By Tori Preston | TV | August 13, 2018 |
By Tori Preston | TV | August 13, 2018 |
I’ll admit that I’m a sucker for any listicle that ranks the best anything. In just the past few weeks NPR rounded up “The 200 Greatest Songs By 21st Century Women+”, while The Ringer presented “The 100 Best TV Episodes Of The Century.” Each one I compulsively clicked through, not because I have ever really cared about quasi-definitive rankings of pop cultural nuggets, but because I will ABSOLUTELY DISAGREE with any attempt to organize such a thing. It’s impossible to please everyone! It’s impossible to please ME! Hell, I agreed with every single person who cracked the final Pajiba 10 this year, but I still think it needed more Chris Evans.
To The Ringer’s credit, I was impressed with the scope they achieved, ranking episodes of The Hills and American Idol alongside Breaking Bad and Planet Earth II. While we can quibble about relative placement on the list, you can’t say they didn’t cover a lot of bases. Yet, for all the episodes I loved that got recognition, there was one glaring omission that I can’t help but call out:
The first season finale of Fringe.
Look, I could talk at length about how this show deserves more recognition, from its stellar central cast to the way it expertly pivoted its sci-fi premise away from being a pale X-Files imitation and into a story about family, ethics, responsibility, and forgiveness. All that, plus a kick-ass female lead in Anna Torv, rampant drug references, a cow, some Observers and secret messages for the audience to unlock? OK, OK, fine — I’m clearly biased. But even setting all of that aside, when I think of single outstanding episodes of television, the first season finale comes immediately to mind. “There’s More Than One Of Everything” managed to turn the show you’d been watching all season on its head in a single hour, revealing that what came before was merely a prequel to what the series was really all about: parallel universes.
The overarching plot of the season, involving mysterious events that all connect back to a network of rogue scientists, culminates in a deadly standoff between the Fringe division and the group’s ringleader, David Robert Jones (Jared Harris).
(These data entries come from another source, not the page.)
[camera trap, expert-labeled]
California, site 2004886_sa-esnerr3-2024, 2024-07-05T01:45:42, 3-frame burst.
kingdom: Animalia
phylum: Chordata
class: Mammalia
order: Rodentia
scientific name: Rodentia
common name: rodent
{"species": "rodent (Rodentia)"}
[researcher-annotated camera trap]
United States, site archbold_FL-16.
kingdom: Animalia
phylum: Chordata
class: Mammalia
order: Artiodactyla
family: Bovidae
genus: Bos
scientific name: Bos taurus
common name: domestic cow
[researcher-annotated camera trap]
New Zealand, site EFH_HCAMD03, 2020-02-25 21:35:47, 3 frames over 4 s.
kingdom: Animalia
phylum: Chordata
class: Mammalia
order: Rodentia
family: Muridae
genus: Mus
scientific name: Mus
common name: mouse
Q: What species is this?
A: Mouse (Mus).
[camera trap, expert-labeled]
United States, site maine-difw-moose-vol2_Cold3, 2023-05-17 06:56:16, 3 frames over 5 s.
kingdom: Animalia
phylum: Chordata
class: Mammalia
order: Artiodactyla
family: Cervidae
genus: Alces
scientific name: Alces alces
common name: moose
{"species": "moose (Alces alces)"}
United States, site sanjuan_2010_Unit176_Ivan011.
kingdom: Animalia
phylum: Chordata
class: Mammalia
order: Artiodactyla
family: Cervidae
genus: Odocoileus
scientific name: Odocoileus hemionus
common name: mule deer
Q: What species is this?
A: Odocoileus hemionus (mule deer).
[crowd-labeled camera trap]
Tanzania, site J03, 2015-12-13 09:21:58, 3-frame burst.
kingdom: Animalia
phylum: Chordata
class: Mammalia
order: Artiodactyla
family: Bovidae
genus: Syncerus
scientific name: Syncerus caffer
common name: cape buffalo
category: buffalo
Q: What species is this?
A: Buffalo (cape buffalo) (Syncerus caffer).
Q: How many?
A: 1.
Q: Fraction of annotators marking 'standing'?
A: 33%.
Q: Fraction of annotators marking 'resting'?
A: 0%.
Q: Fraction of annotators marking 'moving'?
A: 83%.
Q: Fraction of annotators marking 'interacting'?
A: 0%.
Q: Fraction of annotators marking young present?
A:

That alone should have been the heart of the finale — but it’s everything that happened in the aftermath that made viewers do a double- or triple-take at what the fuck they were watching. The strained relationship between Walter Bishop (John Noble) and his son Peter Bishop (Joshua Jackson) got a surprising bit of clarity when Walter VISITS HIS SON’S GRAVE. The significance, of course, is that the Peter we’ve been watching all season isn’t the original Peter from this universe.
Another season-long mystery — namely, where the hell has Walter’s former partner William Bell been hiding this whole time? — also came to a head in a spectacular fashion in the episode’s finale moments. Torv’s Olivia Dunham gets in an elevator in her own universe, only to emerge in another. The impact of seeing that she’s actually in the South Tower of the World Trade Center, in a universe where the events of 9/11 didn’t destroy the buildings, is impressive enough. But somehow, seeing Leonard fucking Nimoy emerge from the shadows as Bell himself was the kicker that really took everyone’s breath away. And I truly mean that. When the credits rolled on that episode, I don’t think I’d ever been breathless about a piece of television. It wasn’t even a cliffhanger, not really. It just made me want to dive back in and see where these revelations would go next.
From this point on, the show was no longer simply a case-of-the-week procedural about a team of scientists and agents solving seemingly unexplainable cases. Over the next four seasons, the show explored alternate timelines, supernatural abilities, parallel universes — and even the alternate versions of the core characters that exist on each Earth. Yet no matter how outlandish the plot became, it never lost sight of the emotional core that made it all work: the bonds of between Walter, Peter, and Olivia, and the lengths they’ll go for one another — even when they probably shouldn’t.
Anyway, that’s just my two cents. What do you think is an amazing episode of television that doesn’t get enough recognition? The original list may be focused on TV of this century, but rules are for suckers and TV is forever!